Martijn should know. He is considered an international tunnel immersion expert. In 1993, the Wijker tunnel formed his first immersed tunnel project, and since then he has been involved in 14 immersion tunnels among others in The Netherlands, Iraq, Czech Republic, Ireland, Denmark and South Korea. “Once you work on these projects, you get completely addicted. It is hyper technical and the complexity is huge, mainly through the dynamical systems involved. Failure is not an option, has always been my motto. So you approach it like a military operation. You go all the way with the team, which in turn brings a very nice sense of fraternisation. Working on immersed tunnels is simply the greatest thing there is.” After years in the middle of immersion practice, Martijn now has a different role as executive director. “I now actually watch more from a distance to see whether everything is going well, whether there are any steps backwards. But I also support the team in solving complex issues and when necessary still make engineering calculations for the team. That immediately makes my heart beat faster again.”
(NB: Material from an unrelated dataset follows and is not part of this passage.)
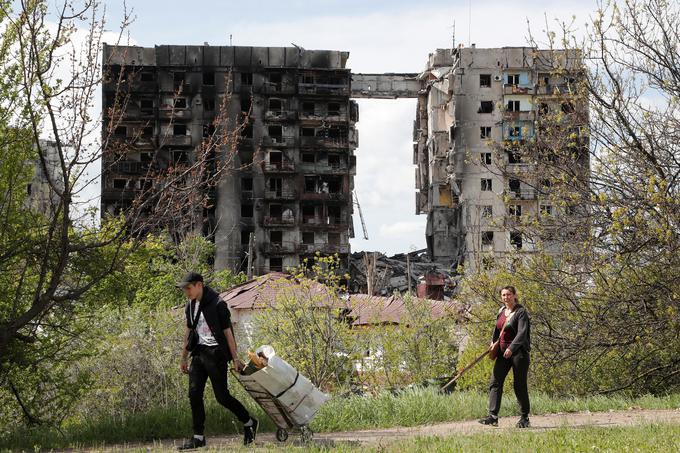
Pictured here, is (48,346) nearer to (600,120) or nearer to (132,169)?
(600,120)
The edge of technical feasibility

Meanwhile, developments in the world of immersed tunnels are not standing still. Between Germany and Denmark, work is under way on the longest one in the world; the 18-kilometre-long Fehmarnbelt link. Ballast Nedam will start work in Basra, Iraq. There, the 2.5-kilometre-long immersed Silk Tunnel will form a link under the Khor Al Zubair canal. But first let's finish the Blankenburg link. Patrick definitely has a good feeling about it. “It really is a big and challenging project. Technically, of course, with the immersion of the Maasdelta tunnel, but also with the extremely deep excavation pits that were required. Normally these are at a maximum of 15 metres, but now it was 28 metres. After all, we had to go under the shipping channel, and then you end up at a considerable depth on the banks. There we really worked against the edge of what was technically feasible.”
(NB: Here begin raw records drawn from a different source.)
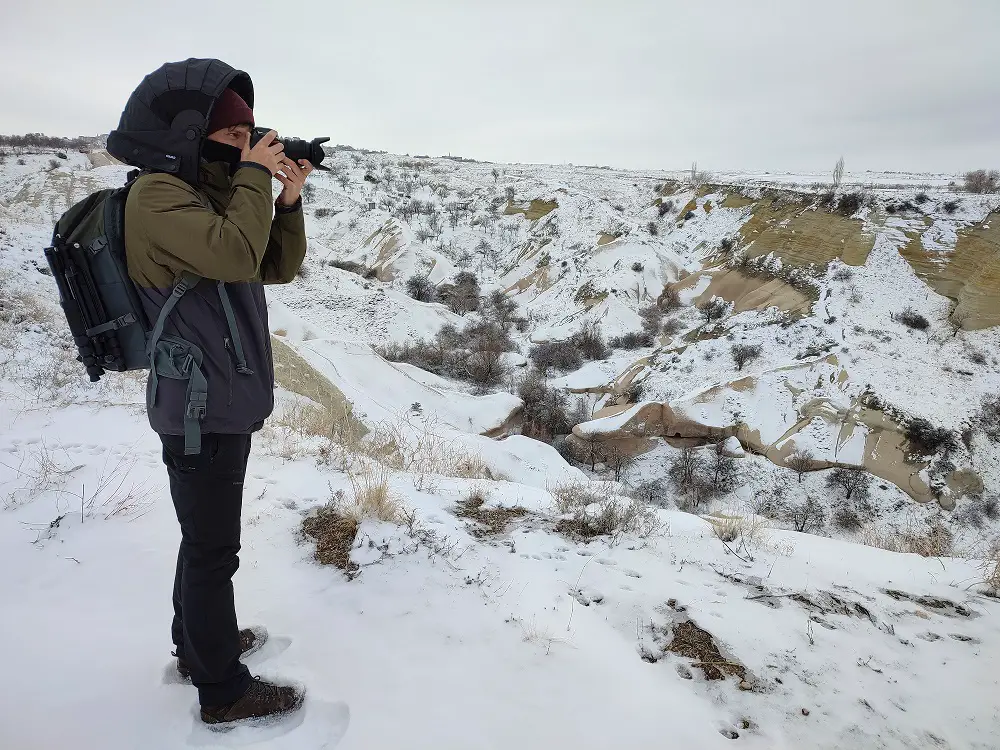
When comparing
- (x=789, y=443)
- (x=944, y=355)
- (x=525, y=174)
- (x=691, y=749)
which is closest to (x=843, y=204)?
(x=944, y=355)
A very different kind of challenge played out on the organisational front. “The project has widespread construction sites, with the interchanges, tunnels and both sides of the river. Therefore, it was necessary to work in sub-projects. These were physically separated from each other, so then it requires something to keep all heads going in the same direction all the time. We managed to do that partly thanks to a good communication and cooperation structure, in which we also literally sat around the table with each other periodically.” Patrick is proud of the fact that the core of the project team has remained intact all this time. “You sometimes experience that differently. I think it says something about the good functioning of the project team. I am really proud of that. But now the end of the project is in sight. It's all about the final construction work, finishing the tunnel, installing and testing the traffic systems, and then the cars can go through. And we are already setting our sights on the next immersed tunnel, in Iraq.”